Step 5: Add skills and agents when you have recurring complex workflows worth packaging. A deploy skill, a security audit agent, and a database explorer agent are common first additions.
That covers 95% of projects. Hooks and MCP servers come in when you need event-driven automation or external tool integration.
Troubleshooting Common Issues
CLAUDE.md not loading or instructions being ignored
Check the file location. Claude Code looks for CLAUDE.md at the project root or inside .claude/CLAUDE.md.

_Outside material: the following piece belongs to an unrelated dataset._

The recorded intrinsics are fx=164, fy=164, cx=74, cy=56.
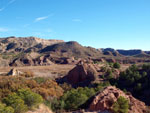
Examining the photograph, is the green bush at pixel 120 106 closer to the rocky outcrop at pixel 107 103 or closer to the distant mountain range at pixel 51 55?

If it is in a subdirectory without being at the root level, it will only lazy-load when Claude opens files in that directory. Also verify your CLAUDE.md is not too long – files over 200 lines cause adherence to drop.
Path-scoped rules not applying to specific files
The paths: field uses glob patterns. Common mistakes: using src/*.ts when you mean src/**/*.ts (the double star matches nested directories), or forgetting the file extension. Test your glob pattern with find src -name "*.ts" and compare.
Custom commands not showing up
Commands must be in .claude/commands/ (project) or ~/.claude/commands/ (personal). The file must be markdown (.md) and the filename becomes the command name. Project commands appear as /project:name and personal commands as /user:name. Try restarting the Claude Code session after adding new commands.
Skills not auto-invoking
Auto-invocation depends on the description field in SKILL.md. If the description does not match what the user is asking, Claude will not trigger it. Write descriptions that include the exact phrases users say: “deploy”, “ship it”, “push to staging”. You can also set disable-model-invocation: true to make a skill manual-only.
Hook script not running or returning errors
Make sure the hook script is executable (chmod +x .claude/hooks/script.sh). Hooks receive JSON on stdin and must output JSON on stdout. Exit code 0 means success, exit code 2 means block the action. Any other exit code is treated as a non-blocking error. Test your hook script manually: echo '{"tool_name":"Bash","tool_input":{"command":"ls"}}' | .claude/hooks/validate-bash.sh
Conclusion
The .claude directory is a protocol for telling Claude who you are, what your project does, and what rules to follow. CLAUDE.md is the highest-leverage file – get that right first. Rules split your instructions as they grow. Commands automate your manual workflows. Skills handle context-aware automation. Agents delegate specialized work. Settings control permissions. Hooks react to events. And the memory system keeps Claude consistent across sessions. Start small with CLAUDE.md and settings.json, then add complexity as your project needs it.